INSTRUCTIONS FOR THE TASK:
Can you give the stretch of the bug-report email from "On Sat, 17 Sep" through "file descriptor limit." again, replacing "programs" with "commands"?
— Start PASSAGE SHOWN —
From: Alan Barrett <apb@cequrux.com>
To: gnats-bugs@NetBSD.org
Cc: 
Subject: Re: bin/44722
Date: Sun, 18 Sep 2011 11:14:48 +0200

 On Sat, 17 Sep 2011, Abhinav Upadhyay wrote:
 > Not only ls(1) but probably a number of other programs are not behaving
 > correclty under low file descriptor limit.
 > For example:
 >
 > $ man ls
 > .: 4: Invalid argument

 I can't replicate that.  I get the following results, with everything
 either working or giving a reasonable error:

 for ENV in '' /etc/shrc ; do
      for PAGER in '' cat more ; do
 	for n in 5 4 3 2 1 ; do
 	    cmd="env - PATH=\\\"\\\$PATH\\\""
— End PASSAGE SHOWN —
— Start GIVEN DATA —
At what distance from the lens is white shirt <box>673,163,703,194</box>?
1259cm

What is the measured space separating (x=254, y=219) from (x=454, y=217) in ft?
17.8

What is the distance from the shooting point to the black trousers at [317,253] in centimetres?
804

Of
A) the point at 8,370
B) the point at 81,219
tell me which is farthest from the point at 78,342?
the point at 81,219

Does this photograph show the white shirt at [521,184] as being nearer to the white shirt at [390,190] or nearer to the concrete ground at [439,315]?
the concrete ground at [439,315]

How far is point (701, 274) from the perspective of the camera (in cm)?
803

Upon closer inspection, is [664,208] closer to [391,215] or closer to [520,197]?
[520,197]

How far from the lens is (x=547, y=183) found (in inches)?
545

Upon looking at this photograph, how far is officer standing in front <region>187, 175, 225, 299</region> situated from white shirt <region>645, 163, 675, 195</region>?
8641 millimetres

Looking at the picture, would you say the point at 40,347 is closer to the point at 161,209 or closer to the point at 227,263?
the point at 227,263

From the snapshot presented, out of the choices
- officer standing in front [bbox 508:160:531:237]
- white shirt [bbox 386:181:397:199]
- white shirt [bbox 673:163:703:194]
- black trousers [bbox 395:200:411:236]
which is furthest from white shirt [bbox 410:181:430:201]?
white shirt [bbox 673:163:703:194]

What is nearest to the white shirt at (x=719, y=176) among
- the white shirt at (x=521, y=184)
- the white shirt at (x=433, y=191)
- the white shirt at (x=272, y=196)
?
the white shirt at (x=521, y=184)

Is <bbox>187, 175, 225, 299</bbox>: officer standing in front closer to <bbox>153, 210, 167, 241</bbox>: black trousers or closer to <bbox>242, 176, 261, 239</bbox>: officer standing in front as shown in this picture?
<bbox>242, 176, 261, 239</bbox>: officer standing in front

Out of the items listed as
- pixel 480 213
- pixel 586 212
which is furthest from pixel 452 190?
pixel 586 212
— End GIVEN DATA —
OUTPUT FOR THIS EXERCISE:
On Sat, 17 Sep 2011, Abhinav Upadhyay wrote:
 > Not only ls(1) but probably a number of other commands are not behaving
 > correclty under low file descriptor limit.